[Start of Attachment]

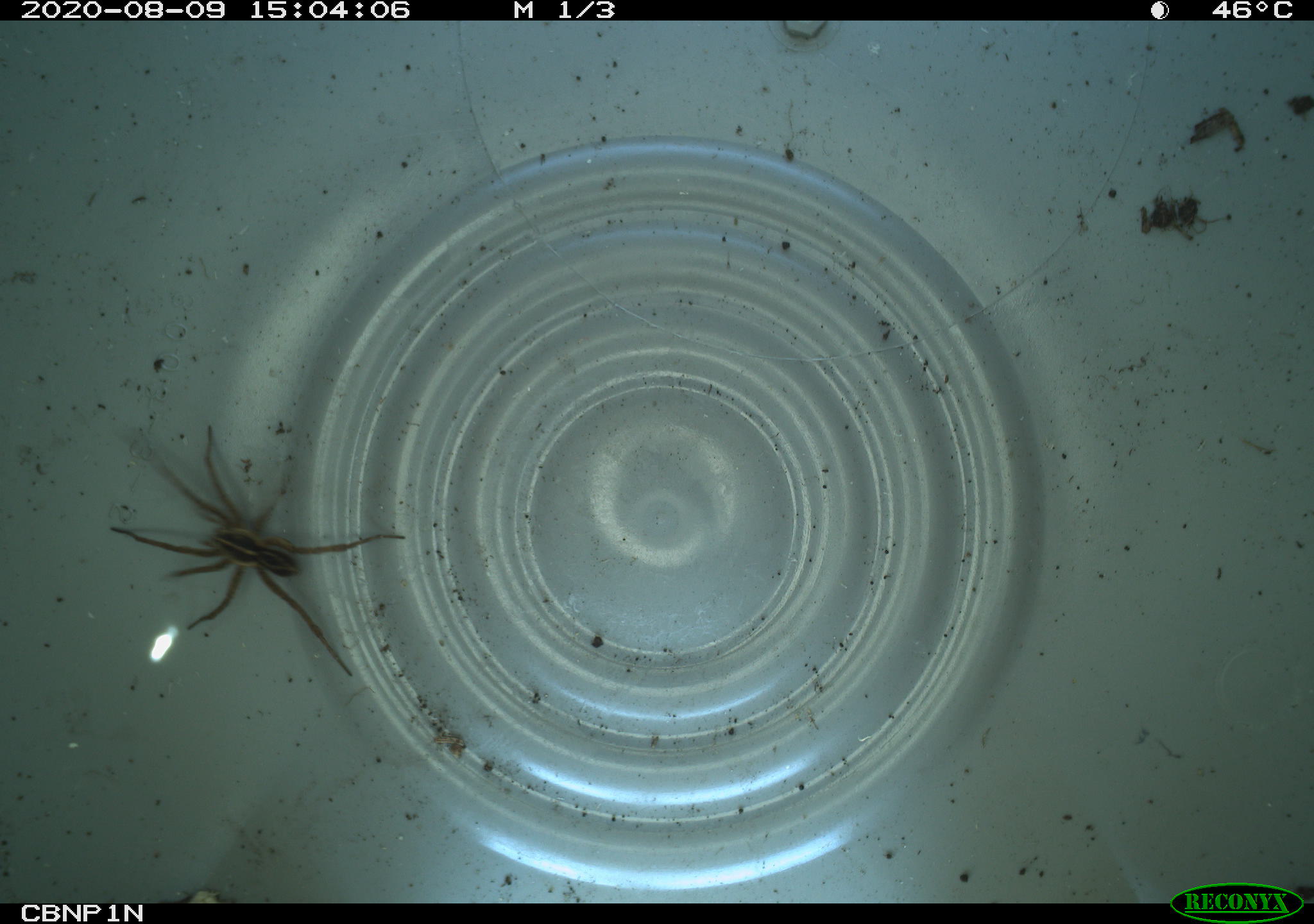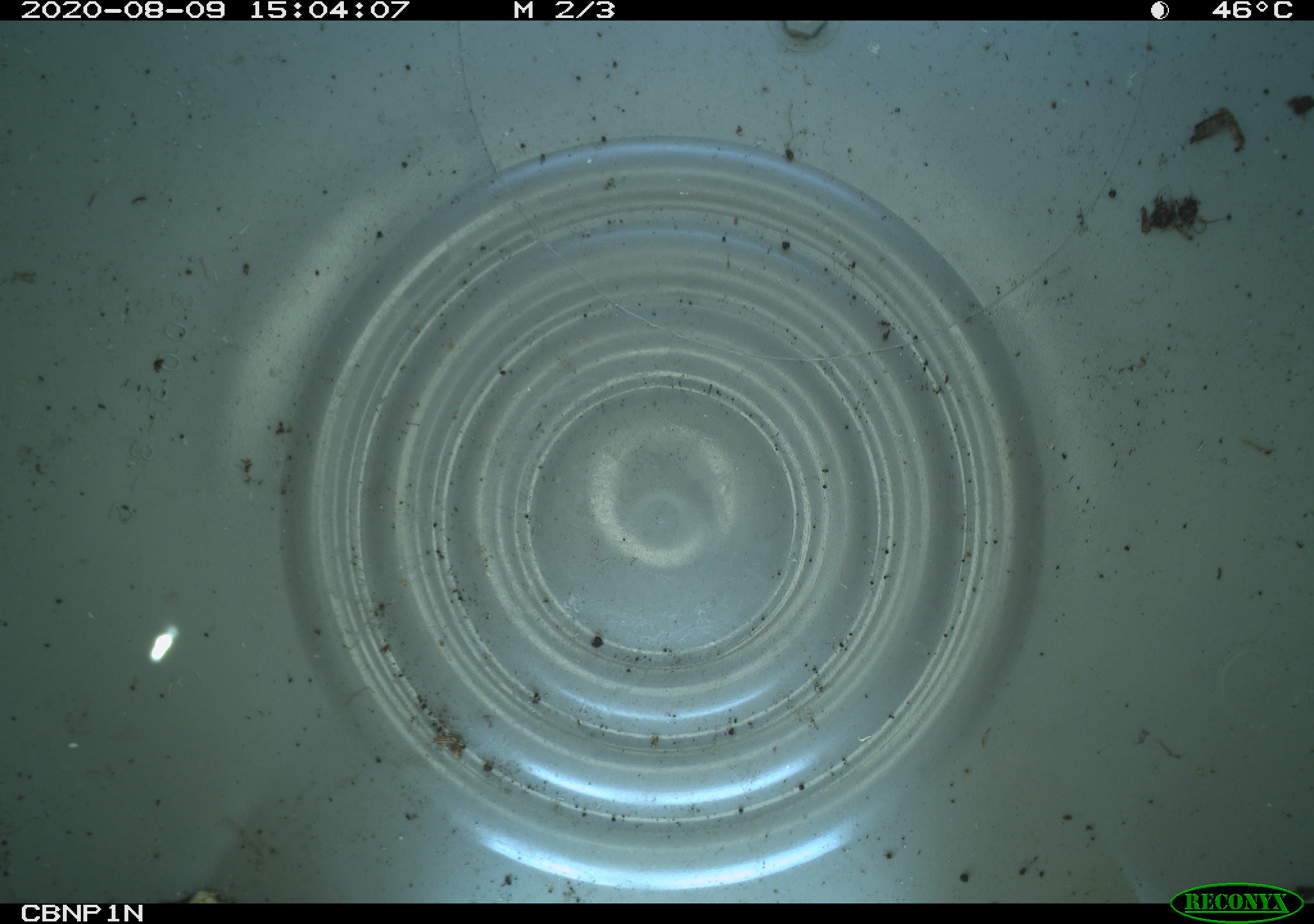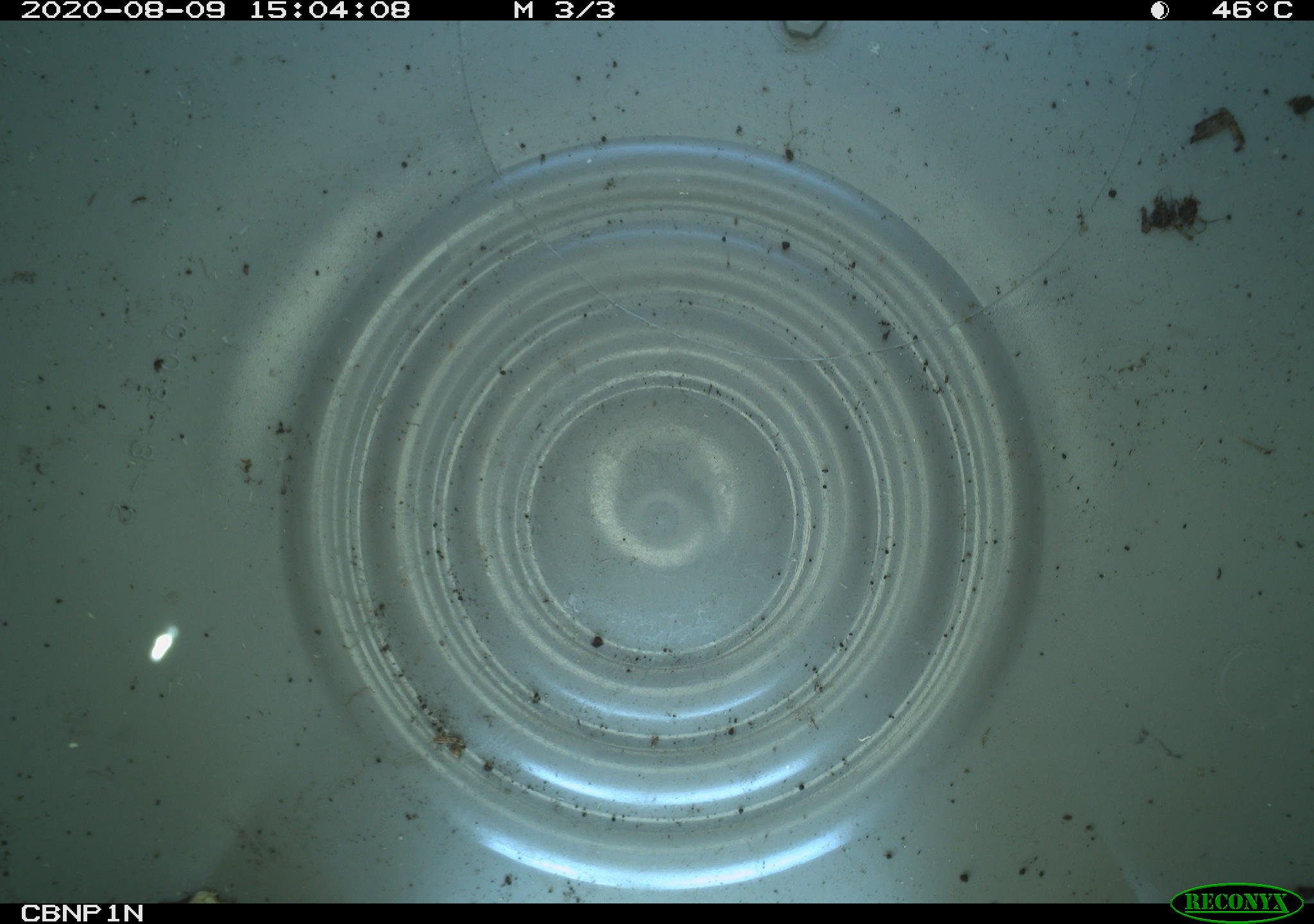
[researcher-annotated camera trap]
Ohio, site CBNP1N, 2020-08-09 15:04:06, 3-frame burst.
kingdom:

[End of Attachment]

_WHAT IS BEING ASKED:_ Copy exactly the lines above, from the one containing "Ohio, site CBNP1N, 2020-08-09" through the very last line.

_TASK RESULT:_
Ohio, site CBNP1N, 2020-08-09 15:04:06, 3-frame burst.
kingdom:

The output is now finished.